Starch synthesis (in the chloroplast):
When carbohydrate needs are met, triose phosphate is retained.
Starch is synthesized in the stroma.
Only 1 out of 6 triose phosphates is used for sugar synthesis per cycle; the rest go back to regenerate RuBP.
What is the triose phosphate antiporter?
A transporter protein in the inner chloroplast membrane.
Exports triose phosphate (G3P/DHAP) to the cytosol in exchange for inorganic phosphate (Pi).
This maintains phosphate balance and supports sucrose synthesis.

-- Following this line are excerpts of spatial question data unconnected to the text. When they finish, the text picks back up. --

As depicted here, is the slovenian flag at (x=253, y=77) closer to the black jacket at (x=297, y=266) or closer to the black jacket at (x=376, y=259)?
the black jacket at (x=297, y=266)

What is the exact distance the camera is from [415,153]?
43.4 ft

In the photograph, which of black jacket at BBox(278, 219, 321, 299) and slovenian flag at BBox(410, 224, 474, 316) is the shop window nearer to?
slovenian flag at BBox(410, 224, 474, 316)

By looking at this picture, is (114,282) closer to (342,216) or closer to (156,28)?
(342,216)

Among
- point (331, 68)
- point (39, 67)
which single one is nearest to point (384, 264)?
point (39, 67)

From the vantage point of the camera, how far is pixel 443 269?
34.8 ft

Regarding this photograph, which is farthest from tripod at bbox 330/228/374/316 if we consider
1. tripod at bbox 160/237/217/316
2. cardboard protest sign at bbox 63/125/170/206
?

If Pi is low, export slows and triose phosphate is used to make starch inside the chloroplast.
How is RuBP regenerated?
Regeneration uses 5 out of 6 triose phosphates.
A multi-step process involving rearrangements (e.g., aldolase, transketolase).
Requires ATP to phosphorylate intermediates and complete regeneration of RuBP (a 5-carbon sugar).
What is photorespiration?
RuBISCO sometimes adds O₂ to RuBP instead of CO₂.
This produces phosphoglycolate, a toxic by-product.
Plants must convert this into useful molecules via the photorespiratory pathway:
Involves chloroplasts, peroxisomes, and mitochondria.
Energy-intensive and releases CO₂, reducing photosynthetic efficiency.
Photorespiration is favored at high temperatures and O₂ levels.
What are C4 photosynthesis?
CO₂ initially fixed by PEP carboxylase into malate (4C) in mesophyll cells.
Malate is transported to bundle sheath cells.
RuBISCO operates in the bundle sheath, where O₂ is low, reducing photorespiration.
Common in hot, sunny environments (e.g., maize, sugarcane).
What are CAM photosynthesis?
Stomata open at night to take in CO₂, stored as malate.
During the day, stomata close to save water, and CO₂ is released from malate for fixation.
Found in succulents and desert plants (e.g., cacti).